Gue menatap Beny yang sendari tadi menekuri komiknya tak menghiraukan perdebatan di sekitarnya yang sedang membahas soal mantannya. Gue ngerasa disini Sansa dan John aja yang terlalu menggebu dalam rencana ngerusak nikahan Keysa. Beny selaku mantan Keysa malah lebih sering diam menerima saran dan pendapat kami. Roy yang sendari tadi duduk di jendela gue menatap keluar 'pun nggak peduli dengan perdebatan ini. Roy hanya mengikuti alur asalkan itu bersama gue. Dan gue terseret rencana ini karena rasa solidaritas persahabatan.
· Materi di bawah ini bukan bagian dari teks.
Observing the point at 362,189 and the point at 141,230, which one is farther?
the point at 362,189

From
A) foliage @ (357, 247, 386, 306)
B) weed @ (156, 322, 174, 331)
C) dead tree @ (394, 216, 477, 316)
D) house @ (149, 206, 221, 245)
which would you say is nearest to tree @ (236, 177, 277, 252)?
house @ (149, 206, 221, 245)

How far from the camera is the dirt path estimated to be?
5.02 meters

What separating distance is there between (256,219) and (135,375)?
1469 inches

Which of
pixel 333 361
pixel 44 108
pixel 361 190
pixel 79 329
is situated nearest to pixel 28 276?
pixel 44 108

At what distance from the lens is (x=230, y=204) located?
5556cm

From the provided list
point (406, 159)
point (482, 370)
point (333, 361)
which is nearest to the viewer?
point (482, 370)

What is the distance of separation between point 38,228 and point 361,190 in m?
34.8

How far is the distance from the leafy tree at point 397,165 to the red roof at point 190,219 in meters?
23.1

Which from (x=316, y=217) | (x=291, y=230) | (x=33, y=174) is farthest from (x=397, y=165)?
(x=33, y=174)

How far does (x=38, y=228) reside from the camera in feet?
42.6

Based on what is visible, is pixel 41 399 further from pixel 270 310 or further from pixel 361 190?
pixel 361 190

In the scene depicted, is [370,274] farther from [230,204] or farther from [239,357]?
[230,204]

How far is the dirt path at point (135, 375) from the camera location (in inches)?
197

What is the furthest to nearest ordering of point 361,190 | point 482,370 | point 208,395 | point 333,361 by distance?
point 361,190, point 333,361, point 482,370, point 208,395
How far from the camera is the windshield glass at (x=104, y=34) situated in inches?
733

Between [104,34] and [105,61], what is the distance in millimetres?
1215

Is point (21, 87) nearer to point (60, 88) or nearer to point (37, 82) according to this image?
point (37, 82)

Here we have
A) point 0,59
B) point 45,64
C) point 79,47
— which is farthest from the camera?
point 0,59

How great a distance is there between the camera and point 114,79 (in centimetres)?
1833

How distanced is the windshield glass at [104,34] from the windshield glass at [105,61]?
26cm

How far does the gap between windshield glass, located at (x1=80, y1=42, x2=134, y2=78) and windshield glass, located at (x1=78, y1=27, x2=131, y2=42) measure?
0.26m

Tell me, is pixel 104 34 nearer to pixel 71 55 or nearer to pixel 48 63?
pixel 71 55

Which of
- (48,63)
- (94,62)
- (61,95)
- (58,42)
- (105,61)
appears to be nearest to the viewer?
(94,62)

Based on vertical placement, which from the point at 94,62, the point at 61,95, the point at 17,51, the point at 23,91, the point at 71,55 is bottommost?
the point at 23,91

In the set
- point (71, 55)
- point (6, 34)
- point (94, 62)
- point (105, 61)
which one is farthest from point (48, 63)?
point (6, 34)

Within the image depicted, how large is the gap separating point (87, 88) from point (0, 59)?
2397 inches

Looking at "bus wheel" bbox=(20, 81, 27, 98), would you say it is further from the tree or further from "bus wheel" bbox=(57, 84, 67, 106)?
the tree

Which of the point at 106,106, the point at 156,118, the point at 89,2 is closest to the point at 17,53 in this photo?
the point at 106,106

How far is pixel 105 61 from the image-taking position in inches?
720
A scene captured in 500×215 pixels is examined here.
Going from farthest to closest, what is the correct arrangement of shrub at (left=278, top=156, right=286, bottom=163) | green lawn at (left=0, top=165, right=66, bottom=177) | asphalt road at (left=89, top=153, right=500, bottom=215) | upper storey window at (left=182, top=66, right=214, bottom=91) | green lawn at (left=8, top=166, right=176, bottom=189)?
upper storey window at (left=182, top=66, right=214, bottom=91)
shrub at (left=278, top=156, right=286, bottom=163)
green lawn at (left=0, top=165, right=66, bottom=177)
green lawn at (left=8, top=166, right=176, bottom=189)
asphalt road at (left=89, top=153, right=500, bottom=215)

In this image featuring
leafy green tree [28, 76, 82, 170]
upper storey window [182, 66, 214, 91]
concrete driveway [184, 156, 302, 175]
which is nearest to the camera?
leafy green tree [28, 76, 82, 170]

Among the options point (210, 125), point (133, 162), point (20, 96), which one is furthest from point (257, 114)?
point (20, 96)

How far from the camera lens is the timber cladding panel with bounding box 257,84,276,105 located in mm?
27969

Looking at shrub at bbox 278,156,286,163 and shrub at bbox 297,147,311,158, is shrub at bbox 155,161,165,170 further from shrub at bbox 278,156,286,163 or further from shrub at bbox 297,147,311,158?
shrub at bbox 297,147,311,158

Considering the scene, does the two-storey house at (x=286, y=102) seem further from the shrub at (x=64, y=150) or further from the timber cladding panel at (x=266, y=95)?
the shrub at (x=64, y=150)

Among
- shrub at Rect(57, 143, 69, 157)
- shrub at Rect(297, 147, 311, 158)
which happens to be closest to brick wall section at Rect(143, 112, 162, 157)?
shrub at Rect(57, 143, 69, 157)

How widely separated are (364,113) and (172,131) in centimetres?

"Gimana menurut lo, Ben ?" tanya gue nyenggol Beny.
Beny sedikit kaget mengerjapkan mata. "Oh, iya. Gue setuju aja. Thanks ya guys. Kalian peduli banget sama gue."
Sansa menepuk dadanya bangga. "Apapun itu demi kebahagiaan elo." Katanya.
John menghela napas. "Gue tahu elo sekarang lagi ragu, Ben."
Beny menunduk memainkan komiknya dengan membolak-balik secara random. "Tapi gue belum ikhlasin Keysa."
"Waktunya kurang 1 bulan lagi. Elo masih bisa mikir-mikir lagi. Soal list sabotase itu biar Sansa yang ngurus." John menepuk bahu Beny, "Gimana kalau sekarang ini kita nopi ?"
Hah?? nopi ??
"Nopi gimana maksud lo John ?" tanya gue bingung.
John menyeringai dengan alis naik turun. "Nonton Tipi." Kemudian ketawa lebar mengambil remot di nakas dan menyalakan televisi di kamar gue.
Lupakan John dan kerecehannya yang tak lucu sama sekali. Gue melihat Beny galau jadi ikutan galau. Cowok yang selama ini selalu tersenyum dan banyak bicara menjadi pendiam. Rasanya gue rindu senyum Beny yang ngeselin itu. Dia teman yang baik, Beny orang pertama yang gue tahu peduli dengan Roy dan mau membantu gue nyariin cewek buat Roy. Beny yang selama ini ternyata mendukung hubungan gue dengan Roy. Dia selalu menyemangati gue meskipun dengan cara yang ambigu.
"Gue rindu elo yang ceria, Ben." Guman gue tanpa sadar.
Beny menatap gue dengan sendu. "Maafin gue, Line. Gue belum bisa." Kemudian menunduk lagi. "Gue... gue beneran cinta sama Keysa." Bisiknya.
Hampir saja gue meluk Beny kalau saja Roy nggak duluan narik gue ke sampingnya. "Biarin dia, Line. Soal perasaan kita nggak bisa ikut campur." Bisik Roy yang kemudian fokus ke arah televisi yang menayangkan acara memasak.
Bener kata Roy, soal perasaan Beny ke Keysa, gue enggak bisa ikut campur.
Hari mulai sore, Sansa mengajak kami makan di GardenLee. Katanya sekalian buat mata-matain Bang Joni biar nanti pas hari-H bisa menyingkirkan Bang Joni. Setelah menunggu lama dan makanan udah dateng semua, Bang Joni enggak kelihatan disudut GardenLee sama sekali. Gue tadi udah nanya ke salah satu pegawai dan katanya Bang Joni lagi sibuk di kantornya. Gue minta antar ke ruangan kantornya, tapi pegawai itu menggeleng dan mengatakan Bang Joni tidak mau diganggu oleh siapapun.
Gue merenung saat temen-temen gue makan dengan lahap. Roy tak sengaja menyenggol gue dan membuat makanan yang gue pegang jatuh kembali ke piring. Gue noleh ke Roy dan menemukan Roy dengan wajah dingin mengedikkan kepala kearah makanan gue.
KAMU SEDANG MEMBACA
ROY-ABLE - [END]
Teen Fiction[Young-Adult] Roy itu cuek. Dia misterius. Gue jadi sahabatnya aja bingung. Sampai kejadian itu merubah persahabatan kami. Roy ternyata lebih kompleks dari kata Dingin dan Cuek. Dia mengambil sesuatu yang tak harusnya dia ambil. Gue takut. Takut jat...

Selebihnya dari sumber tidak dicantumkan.